Ci può anticipare le linee del suo intervento?
«Mi soffermerei sulle ultime due parole, dono e perdono. Il perdono è il dono più grande, la più irrazionale delle proposizioni della mente. Aver subito un torto, una violenza, una sopraffazione e perdonarla è qualcosa di asimmetrico. Tra tutti i doni possibili è il più improbabile. Perdonare qualcuno che mi ha tolto qualcosa che era già mio, è certamente tra tutti i comportamenti quello più irrazionale che si possa immaginare, il più apparentemente illogico, ma anche il più umano dei comportamenti umani. Senza perdono infatti non ci può essere pace. E senza pace non ci può essere vita».
Siamo sempre all'interno della contrapposizione tra natura e cultura?

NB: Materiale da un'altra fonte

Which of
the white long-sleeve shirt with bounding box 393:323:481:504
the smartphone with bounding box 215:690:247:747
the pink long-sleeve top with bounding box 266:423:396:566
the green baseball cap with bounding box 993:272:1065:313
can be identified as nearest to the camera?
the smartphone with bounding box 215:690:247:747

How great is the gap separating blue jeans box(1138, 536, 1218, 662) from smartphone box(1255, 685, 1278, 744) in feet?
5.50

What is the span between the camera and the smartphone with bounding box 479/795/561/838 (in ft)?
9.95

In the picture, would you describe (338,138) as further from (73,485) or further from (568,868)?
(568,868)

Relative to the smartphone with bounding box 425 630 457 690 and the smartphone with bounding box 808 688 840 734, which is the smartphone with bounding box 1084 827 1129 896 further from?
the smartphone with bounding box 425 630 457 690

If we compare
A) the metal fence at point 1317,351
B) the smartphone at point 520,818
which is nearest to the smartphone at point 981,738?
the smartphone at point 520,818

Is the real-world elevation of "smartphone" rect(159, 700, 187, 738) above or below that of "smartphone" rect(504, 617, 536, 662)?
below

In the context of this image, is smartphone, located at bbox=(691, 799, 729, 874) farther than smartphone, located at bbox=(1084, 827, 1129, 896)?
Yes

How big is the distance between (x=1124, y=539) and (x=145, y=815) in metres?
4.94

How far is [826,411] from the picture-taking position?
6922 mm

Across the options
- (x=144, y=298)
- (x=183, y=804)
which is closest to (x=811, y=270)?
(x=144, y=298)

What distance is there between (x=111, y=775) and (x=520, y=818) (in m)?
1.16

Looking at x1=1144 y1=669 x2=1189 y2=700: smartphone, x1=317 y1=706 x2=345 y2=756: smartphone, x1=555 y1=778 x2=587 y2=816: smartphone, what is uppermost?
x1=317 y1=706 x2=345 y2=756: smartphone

«Noi tenderemmo ovviamente ad ascrivere il perdono alla cultura, perché la natura è poco propensa a perdonare nelle sue durezze leopardiane, sensiste o darwiniane. La natura presenta sempre il conto da pagare. Per quanto gli etologi, che studiano i comportamenti dei nostri parenti geneticamente vicini come le scimmie antropomorfe faccio riferimento al saggio di Frans De Waal, Far pace tra le scimmie (Rizzoli) abbiano rilevato che alcune specie, i bonobo per esempio, assai simili a noi, abbiano atteggiamenti che sembrano incarnare le nostre migliori qualità: generosità, gentilezza, altruismo. Per queste scimmie africane il sesso non è funzionale alla sola riproduzione, ma è praticato per il piacere che dà e perché rafforza i vincoli sociali».

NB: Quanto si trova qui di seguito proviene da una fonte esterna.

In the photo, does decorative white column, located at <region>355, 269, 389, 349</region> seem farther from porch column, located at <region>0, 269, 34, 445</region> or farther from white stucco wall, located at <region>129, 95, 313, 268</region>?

Questo farebbe pensare che c'è una «intelligenza sociale» molto radicata nel nostro Dna.
«Senza spingerci troppo in là, la saggezza dei nonni diceva che chi ha la testa, ce la deve mettere. Tendere la mano non è un gesto di debolezza, anzi è vero il contrario, è un segno di forza. Quando Gesù sulla croce dice "perdona loro perché non sanno quello che fanno", o quando propone l'evangelico e folle porgere l'altra guancia, evidentemente propone un comportamento che è fortemente evolutivo rispetto agli schemi precostituiti della nostra sensibilità. L'educazione al perdono nella famiglia, nella coppia e nella relazioni è basilare per poter garantire l'equilibrio. Il tema del dono è molto più esplorato, ma il perdono rimane il più difficile dei doni».

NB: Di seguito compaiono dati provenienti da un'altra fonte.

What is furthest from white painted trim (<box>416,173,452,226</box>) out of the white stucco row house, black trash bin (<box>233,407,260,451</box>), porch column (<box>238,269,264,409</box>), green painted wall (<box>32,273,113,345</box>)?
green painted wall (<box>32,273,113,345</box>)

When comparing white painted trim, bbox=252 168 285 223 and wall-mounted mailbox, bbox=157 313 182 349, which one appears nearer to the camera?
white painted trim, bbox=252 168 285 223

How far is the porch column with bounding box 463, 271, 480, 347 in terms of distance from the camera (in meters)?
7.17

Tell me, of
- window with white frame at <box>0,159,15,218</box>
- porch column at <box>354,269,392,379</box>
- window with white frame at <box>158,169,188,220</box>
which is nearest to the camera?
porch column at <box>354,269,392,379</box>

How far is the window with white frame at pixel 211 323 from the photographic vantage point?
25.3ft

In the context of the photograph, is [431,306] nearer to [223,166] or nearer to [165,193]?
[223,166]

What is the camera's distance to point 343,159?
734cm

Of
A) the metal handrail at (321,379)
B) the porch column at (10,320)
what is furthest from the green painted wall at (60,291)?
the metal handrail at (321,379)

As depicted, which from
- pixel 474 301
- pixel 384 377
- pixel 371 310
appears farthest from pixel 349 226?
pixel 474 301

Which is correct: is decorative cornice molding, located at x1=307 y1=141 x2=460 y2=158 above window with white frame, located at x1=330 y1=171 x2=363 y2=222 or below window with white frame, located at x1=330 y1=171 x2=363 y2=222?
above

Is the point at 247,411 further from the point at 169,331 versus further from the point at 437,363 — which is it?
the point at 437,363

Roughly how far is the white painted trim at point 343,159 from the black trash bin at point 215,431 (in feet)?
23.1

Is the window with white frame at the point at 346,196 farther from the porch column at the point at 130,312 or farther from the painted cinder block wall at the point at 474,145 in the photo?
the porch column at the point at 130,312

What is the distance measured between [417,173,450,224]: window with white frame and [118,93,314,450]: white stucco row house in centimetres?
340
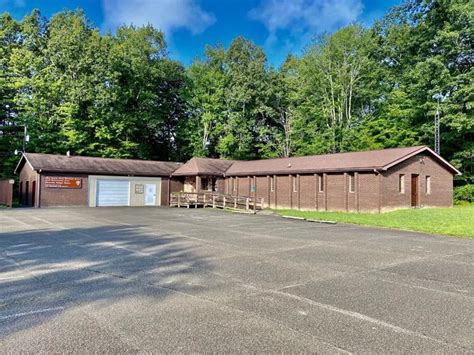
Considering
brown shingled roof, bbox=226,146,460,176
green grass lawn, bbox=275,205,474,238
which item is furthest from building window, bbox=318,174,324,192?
green grass lawn, bbox=275,205,474,238

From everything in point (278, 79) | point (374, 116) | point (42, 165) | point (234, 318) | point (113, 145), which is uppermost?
point (278, 79)

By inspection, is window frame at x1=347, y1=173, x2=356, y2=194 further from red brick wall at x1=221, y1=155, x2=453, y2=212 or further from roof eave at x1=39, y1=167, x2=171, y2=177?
roof eave at x1=39, y1=167, x2=171, y2=177

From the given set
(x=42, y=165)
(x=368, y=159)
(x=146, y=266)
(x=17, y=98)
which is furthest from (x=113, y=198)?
(x=146, y=266)

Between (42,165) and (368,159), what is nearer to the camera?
(368,159)

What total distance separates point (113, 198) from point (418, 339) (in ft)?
88.3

Nella cronaca nera, che lei commenta in televisione, quanto c'è di informazione e
quanto di morbosità?
«Un vecchio giornalista, Nino Nutrizio de La Notte, diceva che l'ascolto popolare è mosso dalla legge delle tre esse: soldi, sangue e sesso con tutte le implicazioni di gossip e voyeurismo. L'effetto finestra, il desiderio di guardare gli altri è una tentazione da sempre irresistibile, umanissima. Del resto non dimentichiamo che abbiamo costruito una società organizzata, proprio perché ci siamo occupati dell'educazione degli altri. Considero naturale che la cronaca entri nel campo dell'informazione. Non nego che la mediatizzazione dei processi abbia prodotto un incurvamento della storia penale. È una sorta di vibrazione di massa: una volta che ci si convince che Sabrina Messeri è colpevole, Sabrina Messeri è colpevole».
Una anomalia che distorce la giustizia, un pericolo inquietante, non le pare?
«Ma la vita stessa è un pericolo. Il funzionamento della società lo è. D'altra parte fermare l'informazione è come pensare di fermare l'aria con le dita. Nelle società totalitarie succede di peggio. I processi mediatici son sicuramente una distorsione, non un fenomeno
generale. Dopo il caso Franzoni, ci sono stati circa duecento figlicidi. Non è che tutti hanno avuto addosso le luci della ribalta mediatica».